Supervised vs. Unsupervised Probation in California
Unsupervised probation is often referred to as informal probation or misdemeanor probation. Judges consider unsupervised probation for low-risk offenders charged with misdemeanor crimes. While first-time offenders might have a better chance of receiving unsupervised probation, repeat offenders can also be eligible for misdemeanor probation.
The judge assesses the prior convictions along with the current charges to determine if unsupervised probation is warranted. Offering evidence that you have learned your lesson and have begun to turn your life around could sway a judge to give you a second chance.
One of the most significant differences between supervised and unsupervised probation is the lack of a probation officer. The person is not required to report for regular meetings with a probation officer.
However, the judge may order the person to appear in court periodically to report to the judge about the person’s progress. Failure to appear in court when ordered is a violation of probation. The judge will issue a bench warrant for the person’s arrest.
The terms and conditions of unsupervised probation can be the same as supervised probation.

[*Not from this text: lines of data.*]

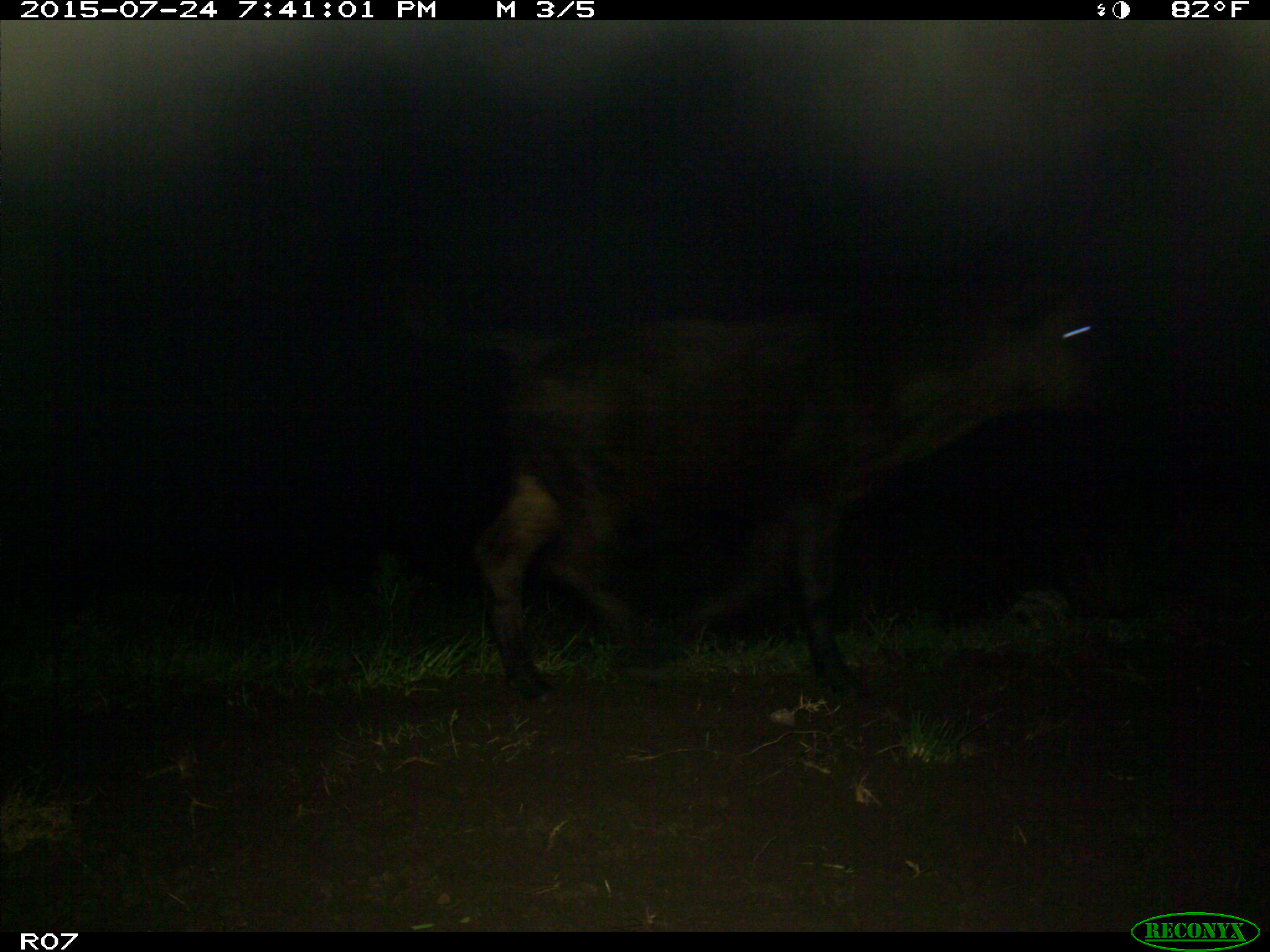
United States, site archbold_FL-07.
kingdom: Animalia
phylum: Chordata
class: Mammalia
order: Artiodactyla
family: Bovidae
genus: Bos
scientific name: Bos taurus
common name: domestic cow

Any violation of the terms can still result in the judge revoking probation and sending the person to jail.
On the other hand, if the person follows all terms of the unsupervised probation and is making progress, the judge could terminate the probation early. In some cases, the person might be eligible for an expungement of their criminal record after completing their probation.
Requesting Probation Instead of Jail
The prosecutor in your case may recommend probation to the judge as part of your plea deal. It is up to the judge whether to grant probation. The terms of your probation are also up to the judge.
However, your criminal defense lawyer can make requests for special circumstances. For example, if you need to travel for your job, your attorney may request an exception for travel for work purposes.
Probation terms may not always be favorable, but in most cases, they are preferable to spending time in jail. You can continue to work, go to school, spend time with your family, and enjoy life outside of jail as long as you follow the terms of your probation.